The conference proved to be a part of, probably, the most important trend of today’s global developments. Namely, it’s about the shaping of an ideology for tomorrow’s distinctly non-Western world.
What’s important is that it wasn’t China that tried to impose that ideology on others.
There was a huge forum of partners of the Belt and Road Initiative (BRI) in Beijing last month.
Around 150 nations were represented, which meant almost all of the “non-West” and some Europeans too were at the forum. And it was in the course of the preparation to that top-level event when a lot of people began to prod the Chinese to “stop saying that your BRI is only about infrastructure for trade, just business and no policy or ideology”.
It’s already more than just business, especially in our very tense and hostile world that changes dramatically.
So, let us discuss the general ideology of that future world. Not a Chinese world, mind you, but the one that’ll be good for all of us — however different we are.
And so, we were at the 2019 Conference on Dialogue of Asian Civilisations. Some of the participants then moved to another conference, discussing almost the same problems.
All in all, we are talking about several dozen of such brainstorming sessions, attended by people from around 100 nations.
We were sharing our ideas with our Chinese hosts, who would rather write things down than press their own points.
It’s impossible to describe such an event in full with multitudes of ideas presented. So, I’ll quote several passages from my own presentation.
There is one point among the standard accusations against China that deserves attention. That is the idea that China is an oppressed nation, subjected to total surveillance, a nation devoid of freedom with clever gadgets following people’s every move.
We know that the idea of total surveillance, with modern gadgetry to enforce, has not been developed by China. It’s a Western thing. It’s already a reality there and globally.
We know a lot about it thanks to people like whistleblower Edward Snowden, who escaped to China after revealing so many American secrets. Now he lives in Russia, as you may know.
But still, that accusation against China looks strong because people love their privacy and freedom.
That accusation against China hit the note with the audience because privacy, freedom and dignity is a serious topic for those who live in the modern West.
Much can’t be said about the terrible previous century because a few nations tried to make all their citizens think and act alike.
The process came to its extreme after an idea emerged that people all over the world should and may be alike in ideas and lifestyles.

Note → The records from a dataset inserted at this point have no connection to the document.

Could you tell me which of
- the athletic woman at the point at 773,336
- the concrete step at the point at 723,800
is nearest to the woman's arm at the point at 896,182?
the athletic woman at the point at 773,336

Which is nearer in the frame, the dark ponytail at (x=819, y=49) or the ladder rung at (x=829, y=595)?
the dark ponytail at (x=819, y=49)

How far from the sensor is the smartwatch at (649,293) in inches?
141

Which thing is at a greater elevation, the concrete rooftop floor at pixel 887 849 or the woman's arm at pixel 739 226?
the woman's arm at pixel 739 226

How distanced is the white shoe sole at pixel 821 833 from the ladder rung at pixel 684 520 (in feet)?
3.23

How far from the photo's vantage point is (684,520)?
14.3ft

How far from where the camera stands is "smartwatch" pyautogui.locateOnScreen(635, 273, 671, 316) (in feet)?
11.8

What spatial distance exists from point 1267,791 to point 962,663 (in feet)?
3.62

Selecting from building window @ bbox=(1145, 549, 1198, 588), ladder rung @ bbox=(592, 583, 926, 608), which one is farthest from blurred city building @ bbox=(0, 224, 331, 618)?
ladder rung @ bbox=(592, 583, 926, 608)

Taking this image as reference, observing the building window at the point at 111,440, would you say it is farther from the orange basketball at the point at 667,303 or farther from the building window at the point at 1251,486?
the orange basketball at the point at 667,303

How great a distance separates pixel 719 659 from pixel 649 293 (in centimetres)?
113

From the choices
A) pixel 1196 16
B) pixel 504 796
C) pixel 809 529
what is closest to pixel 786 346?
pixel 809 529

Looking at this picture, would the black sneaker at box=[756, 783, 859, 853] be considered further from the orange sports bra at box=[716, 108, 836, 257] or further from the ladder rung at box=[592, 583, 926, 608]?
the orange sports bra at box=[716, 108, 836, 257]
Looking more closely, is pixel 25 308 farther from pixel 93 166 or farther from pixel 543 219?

We call that calamity “globalisation”.
But in the past, people were resisting such massive attacks on their hearts and minds because the oppressors were lacking the means of enforcing their bans and limitations.
It was technically impossible to change the human nature because nobody in the previous ages, could reach into people’s homes and control totally what they did or say to each other in private.
But now it has become possible, or some people think it’s possible, that a public resistance to such a change may be violent and unpredictable, ruining societies and causing civil wars.
In today’s global atmosphere, any nation that really practically defends freedom, dignity and privacy of an individual may gain a lot.
Asia in general, and China in particular, has a long tradition of respecting human dignity and different lifestyles, of reaching compromises inside societies.
But what’s important is that it’s not enough just to talk about it and hold conferences. It’s the practical example that matters.
Just one such example: While the West invented sophisticated surveillance techniques, Asia — and especially China — may start inventing and producing systems that defend human privacy and defend people from excessive surveillance.
Such systems will eventually be created by someone anyway, just like any weapon pushes inventors to develop an anti-weapon, as in a sword and a shield.
It’s only a question of who will profit from sales of such anti-intrusion technologies.
There are a lot of ideas of how to make China and Asia in general a symbol of human dignity and co-existence of people of different kinds.
But presently, you just have to initiate that process to gain a lot of face and respect.
End of the long quote. So, how does that new ideology for the new world sound by now? Sorry. We are only at the start of the process and that new ideology is only beginning to shape itself.